Pour l’heure, en raison de sa décision de nous rejoindre, Annie se retrouve à l’hôpital. En effet, le chapitre santé de notre aventure est pris en charge par un ami plongeur du groupe spéléo, de surcroît médecin, qui nous applique la règle alors en vigueur pour les futurs membres d’une expédition polaire : appendicectomie préventive obligatoire. Si j’y échappe pour avoir été opéré dans ma jeunesse, Mireille et Francis passent aussi sur le billard. Pierre, notre ange gardien, s’occupe également de constituer une pharmacie adaptée à notre projet, c’est-à-dire couvrant aussi bien les maladies tropicales -nous avons donc droit à une batterie de vaccins- que des blessures ou des affections survenant loin d’un centre médical. Il nous réunit en outre chez lui pour un cours de secourisme détaillé et je me remémore les minutes passées à aligner des points de suture bien réguliers dans le tapis de son salon… Nous "apprenons" ce jour-là à faire des piqûres, à pratiquer une trachéotomie, à réduire une luxation ou la fracture d’un membre, à traiter une grave brûlure, etc. et la bibliothèque du bord s’enrichit de plusieurs bouquins sur les secours d’urgence, dont les illustrations font frémir.
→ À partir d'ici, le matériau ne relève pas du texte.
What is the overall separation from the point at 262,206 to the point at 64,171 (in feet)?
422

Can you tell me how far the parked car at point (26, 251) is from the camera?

Nous en sommes aux prémisses du départ et par la rumeur publique, personne aux alentours de l’Étang n’ignore que le jour approche où Chercha-Païs quittera les lieux. Cela en décide certains qui n’avaient jamais osé venir sur le chantier auparavant, comme cette gardeuse de chèvres hors d’âge qui nous épate par son agilité sur l’échelle, au contraire d’un grand-père, souffrant de la goutte, qui a la larme à l’œil en bas, en comprenant qu’il ne pourra jamais voir à quoi ressemble l’intérieur du bateau. Nous accueillons même l’institutrice, à la tête de bambins qui se montrent étonnamment peu dissipés dans leur découverte du pont et des aménagements.



Le vieux monsieur et la bergère.

L’épisode aura un prolongement inattendu bien plus tard, à une époque où je pratique beaucoup la montgolfière avec mon ami Doudou, au point de m’interroger sur une éventuelle reconversion comme aérostier. Bref, l’un de nos vols nous amène à passer à la verticale de l’Étang et je photographie évidemment ce petit coin de planète chargé de tant de souvenirs, entre l’école et le ruisseau. Le soir, regardant ces images, Corinne, la compagne de Doudou s’étonne :
-Pourquoi tu as pris cette photo ?
-C’est là que j’ai construit mon bateau…
-Ça alors ! J’y suis venue avec mon institutrice !

(1973-1974 …et 2005)


En montgolfière avec Doudou, à 4 000 m, au-dessus des volcans.

Le champ de la construction, à l’Étang.

(les photos en noir et blanc sont de mon ami François, le complice du "raid" en kayak.)